DNR gave public notice of its preliminary leasing decision and received public comment. Alaska Riverways objected to the proposed leasing arrangement, opposing " the imposition of a tax on its gross business revenues" and questioning " the authority of the state to impose a permit or lease fee in the first instance." Alaska Riverways also objected to DNR's policy of only requiring leases from commercial users of shoreland. Despite its doubts regarding DNR's authority to require a lease, Alaska Riverways indicated that it had " no objection to a fixed lease amount" as opposed to one based on its passenger count.

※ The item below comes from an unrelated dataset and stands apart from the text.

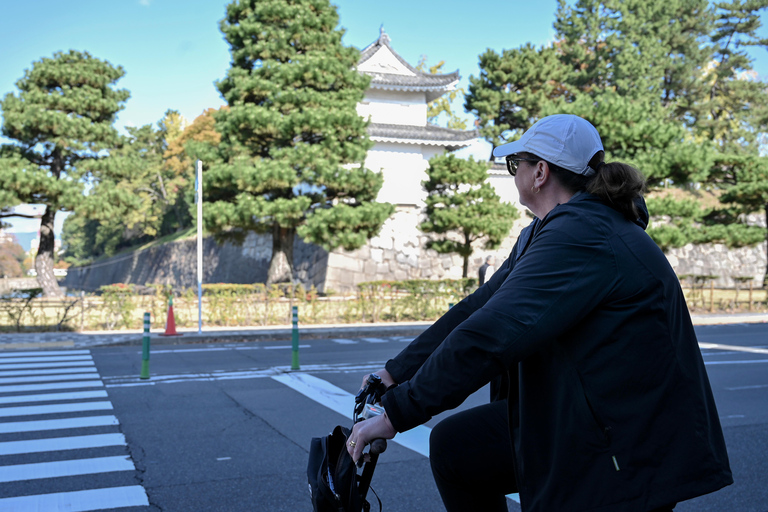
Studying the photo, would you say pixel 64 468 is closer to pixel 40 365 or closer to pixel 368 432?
pixel 368 432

In August 2006 DNR issued a final finding and decision approving the leasing arrangement proposed in its preliminary decision and responding to comments from Alaska Riverways and others. Countering Alaska Riverways' various objections, DNR asserted that " [a] riparian owner does not have the right to occupy state shoreland to support commercial uses without any authorization or fee" and that " [r]egardless of whether any part of [the docks] physically touches state shorelands, the [Alaska Riverways] docks have removed a portion of the state-owned bed of the Chena River from public use." DNR also maintained that commercial and non-commercial riparian landowners are not " similarly situated" such that DNR must treat them the same and that 33 U.S.C. ยง 5(b), which prohibits the state from levying a tax for the use of navigable waters, is inapplicable because " DNR is not charging Alaska Riverways to navigate vessels on the Chena River." Alaska Riverways appealed the August 2006 final finding and decision to the commissioner of DNR, who affirmed it.

B. Proceedings

Alaska Riverways then appealed the commissioner's final decision to the superior court. In August 2008 Superior Court Judge Douglas Blankenship issued an opinion reversing DNR's leasing decision, concluding that " DNR does not have the authority to require [Alaska Riverways] to enter a lease in order to exercise its riparian right to wharf out." Although it reversed DNR's leasing decision, " [f]or the sake of completeness" the superior court went on to hold that if DNR could require a lease, the proposed lease would not violate Alaska Riverways' right to equal protection and the proposed fee structure would not violate federal law or otherwise be inappropriate.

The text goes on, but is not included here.